Exercise data:
━━━━━━━━

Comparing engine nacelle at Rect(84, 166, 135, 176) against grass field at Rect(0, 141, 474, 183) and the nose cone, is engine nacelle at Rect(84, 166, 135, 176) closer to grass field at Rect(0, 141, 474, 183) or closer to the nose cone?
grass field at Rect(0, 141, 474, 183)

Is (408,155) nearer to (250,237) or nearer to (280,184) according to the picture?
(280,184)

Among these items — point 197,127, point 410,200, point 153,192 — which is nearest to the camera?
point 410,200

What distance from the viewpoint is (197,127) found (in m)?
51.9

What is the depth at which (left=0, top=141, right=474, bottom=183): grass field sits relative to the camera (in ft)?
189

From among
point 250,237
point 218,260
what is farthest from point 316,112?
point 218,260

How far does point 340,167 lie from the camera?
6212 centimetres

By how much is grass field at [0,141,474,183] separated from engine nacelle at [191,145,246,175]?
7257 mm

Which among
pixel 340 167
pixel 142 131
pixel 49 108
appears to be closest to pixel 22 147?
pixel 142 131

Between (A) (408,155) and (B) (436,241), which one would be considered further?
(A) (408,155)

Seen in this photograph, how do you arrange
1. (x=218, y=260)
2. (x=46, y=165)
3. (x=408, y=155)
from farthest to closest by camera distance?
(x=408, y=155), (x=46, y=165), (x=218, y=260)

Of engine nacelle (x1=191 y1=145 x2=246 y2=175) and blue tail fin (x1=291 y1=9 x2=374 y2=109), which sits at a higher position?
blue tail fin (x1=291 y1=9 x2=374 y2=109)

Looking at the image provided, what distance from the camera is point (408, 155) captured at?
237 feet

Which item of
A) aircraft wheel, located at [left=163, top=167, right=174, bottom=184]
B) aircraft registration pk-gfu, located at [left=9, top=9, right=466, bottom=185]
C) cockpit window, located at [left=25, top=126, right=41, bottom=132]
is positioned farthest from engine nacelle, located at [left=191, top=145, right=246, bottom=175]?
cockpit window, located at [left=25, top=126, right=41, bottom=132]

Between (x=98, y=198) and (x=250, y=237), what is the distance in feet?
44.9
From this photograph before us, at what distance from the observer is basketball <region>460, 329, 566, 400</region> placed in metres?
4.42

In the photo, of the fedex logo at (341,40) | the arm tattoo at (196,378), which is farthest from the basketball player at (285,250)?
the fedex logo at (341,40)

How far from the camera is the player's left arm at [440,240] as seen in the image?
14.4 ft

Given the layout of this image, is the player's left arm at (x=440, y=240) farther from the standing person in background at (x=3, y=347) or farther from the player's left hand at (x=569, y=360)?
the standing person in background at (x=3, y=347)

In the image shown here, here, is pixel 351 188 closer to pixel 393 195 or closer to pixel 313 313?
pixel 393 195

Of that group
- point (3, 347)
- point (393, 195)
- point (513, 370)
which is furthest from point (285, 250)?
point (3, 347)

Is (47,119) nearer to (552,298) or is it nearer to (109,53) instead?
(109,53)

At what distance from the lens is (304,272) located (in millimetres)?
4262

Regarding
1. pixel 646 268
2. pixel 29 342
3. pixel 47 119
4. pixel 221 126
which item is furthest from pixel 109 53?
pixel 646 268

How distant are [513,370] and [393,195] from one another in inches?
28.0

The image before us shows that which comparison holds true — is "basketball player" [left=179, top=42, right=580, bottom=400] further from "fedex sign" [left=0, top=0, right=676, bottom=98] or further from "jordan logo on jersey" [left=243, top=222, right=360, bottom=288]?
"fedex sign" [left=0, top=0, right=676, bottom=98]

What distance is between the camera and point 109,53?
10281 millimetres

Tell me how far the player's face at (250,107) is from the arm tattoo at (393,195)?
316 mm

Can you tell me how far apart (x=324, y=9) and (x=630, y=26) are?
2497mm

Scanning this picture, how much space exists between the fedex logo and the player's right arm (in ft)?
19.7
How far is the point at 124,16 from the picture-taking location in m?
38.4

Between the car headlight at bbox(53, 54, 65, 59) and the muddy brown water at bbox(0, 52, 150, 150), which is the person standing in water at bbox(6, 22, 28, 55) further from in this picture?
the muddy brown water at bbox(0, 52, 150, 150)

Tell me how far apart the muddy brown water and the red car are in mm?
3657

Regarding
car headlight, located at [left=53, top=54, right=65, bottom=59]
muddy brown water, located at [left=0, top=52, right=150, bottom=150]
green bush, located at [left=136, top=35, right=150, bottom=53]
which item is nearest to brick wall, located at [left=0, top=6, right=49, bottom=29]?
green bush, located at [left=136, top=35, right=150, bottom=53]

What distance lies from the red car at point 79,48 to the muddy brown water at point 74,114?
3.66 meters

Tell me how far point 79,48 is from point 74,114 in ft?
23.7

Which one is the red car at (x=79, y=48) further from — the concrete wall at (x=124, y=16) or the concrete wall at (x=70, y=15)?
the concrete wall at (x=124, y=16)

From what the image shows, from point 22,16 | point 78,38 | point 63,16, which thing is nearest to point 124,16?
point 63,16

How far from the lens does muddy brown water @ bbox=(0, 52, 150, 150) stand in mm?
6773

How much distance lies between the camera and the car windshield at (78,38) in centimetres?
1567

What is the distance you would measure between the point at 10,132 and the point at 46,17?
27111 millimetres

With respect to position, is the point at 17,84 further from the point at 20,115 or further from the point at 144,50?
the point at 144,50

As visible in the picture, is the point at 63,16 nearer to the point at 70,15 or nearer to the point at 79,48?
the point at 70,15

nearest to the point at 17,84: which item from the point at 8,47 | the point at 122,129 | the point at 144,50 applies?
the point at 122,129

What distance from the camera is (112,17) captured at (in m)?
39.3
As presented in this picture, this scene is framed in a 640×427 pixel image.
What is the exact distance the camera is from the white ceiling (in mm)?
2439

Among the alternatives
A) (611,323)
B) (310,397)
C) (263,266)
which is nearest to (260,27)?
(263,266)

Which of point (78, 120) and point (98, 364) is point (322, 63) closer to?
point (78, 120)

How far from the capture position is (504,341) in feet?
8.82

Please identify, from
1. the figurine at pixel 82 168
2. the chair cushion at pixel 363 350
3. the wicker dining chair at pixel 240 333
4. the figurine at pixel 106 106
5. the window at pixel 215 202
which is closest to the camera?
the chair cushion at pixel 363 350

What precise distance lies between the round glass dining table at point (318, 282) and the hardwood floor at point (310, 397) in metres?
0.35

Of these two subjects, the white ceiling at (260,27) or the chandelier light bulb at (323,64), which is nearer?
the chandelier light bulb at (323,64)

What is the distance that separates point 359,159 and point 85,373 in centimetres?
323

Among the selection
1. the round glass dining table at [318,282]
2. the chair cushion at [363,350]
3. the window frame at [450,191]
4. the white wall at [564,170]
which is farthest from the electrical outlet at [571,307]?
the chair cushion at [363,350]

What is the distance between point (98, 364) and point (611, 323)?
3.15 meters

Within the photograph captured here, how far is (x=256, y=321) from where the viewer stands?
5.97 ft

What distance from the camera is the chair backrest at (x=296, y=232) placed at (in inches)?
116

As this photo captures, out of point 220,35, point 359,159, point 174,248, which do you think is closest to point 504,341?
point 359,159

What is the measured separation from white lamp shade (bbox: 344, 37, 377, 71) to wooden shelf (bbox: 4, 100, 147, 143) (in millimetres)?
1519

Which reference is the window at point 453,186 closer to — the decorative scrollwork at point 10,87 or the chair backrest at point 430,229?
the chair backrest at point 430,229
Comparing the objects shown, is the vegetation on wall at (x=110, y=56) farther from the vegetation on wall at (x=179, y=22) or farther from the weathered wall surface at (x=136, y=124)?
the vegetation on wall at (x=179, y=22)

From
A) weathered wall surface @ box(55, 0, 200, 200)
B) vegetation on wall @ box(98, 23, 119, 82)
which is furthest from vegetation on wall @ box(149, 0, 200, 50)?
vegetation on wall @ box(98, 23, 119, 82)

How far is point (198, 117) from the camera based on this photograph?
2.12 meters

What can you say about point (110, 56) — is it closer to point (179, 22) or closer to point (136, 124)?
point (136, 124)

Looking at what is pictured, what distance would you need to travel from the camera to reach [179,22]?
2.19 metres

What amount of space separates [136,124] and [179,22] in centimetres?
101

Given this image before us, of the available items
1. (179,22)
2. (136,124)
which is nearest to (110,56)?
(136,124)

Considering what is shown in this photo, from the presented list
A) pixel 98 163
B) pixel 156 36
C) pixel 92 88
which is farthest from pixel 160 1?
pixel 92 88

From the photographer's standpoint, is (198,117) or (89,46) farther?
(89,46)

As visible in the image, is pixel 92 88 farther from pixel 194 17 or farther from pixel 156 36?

━━━━━━━━

Task to carry out:
Copy the rows from the line containing "Is (408,155) nearer" through the line containing "(x=408, y=155), (x=46, y=165), (x=218, y=260)", replacing every "camera" with "observer" and leaving everything else unchanged.

Completed task:
Is (408,155) nearer to (250,237) or nearer to (280,184) according to the picture?
(280,184)

Among these items — point 197,127, point 410,200, point 153,192 — which is nearest to the observer?
point 410,200

What distance from the viewpoint is (197,127) found (in m)?
51.9

What is the depth at which (left=0, top=141, right=474, bottom=183): grass field sits relative to the observer (in ft)?
189

From among
point 250,237
point 218,260
what is farthest from point 316,112?
point 218,260

How far does point 340,167 lie from the observer?
6212 centimetres

By how much is grass field at [0,141,474,183] separated from engine nacelle at [191,145,246,175]?
7257 mm

Which among
pixel 340 167
pixel 142 131
pixel 49 108
appears to be closest to pixel 22 147?
pixel 142 131

Between (A) (408,155) and (B) (436,241), which one would be considered further?
(A) (408,155)

Seen in this photograph, how do you arrange
1. (x=218, y=260)
2. (x=46, y=165)
3. (x=408, y=155)
from farthest to closest by observer distance?
(x=408, y=155), (x=46, y=165), (x=218, y=260)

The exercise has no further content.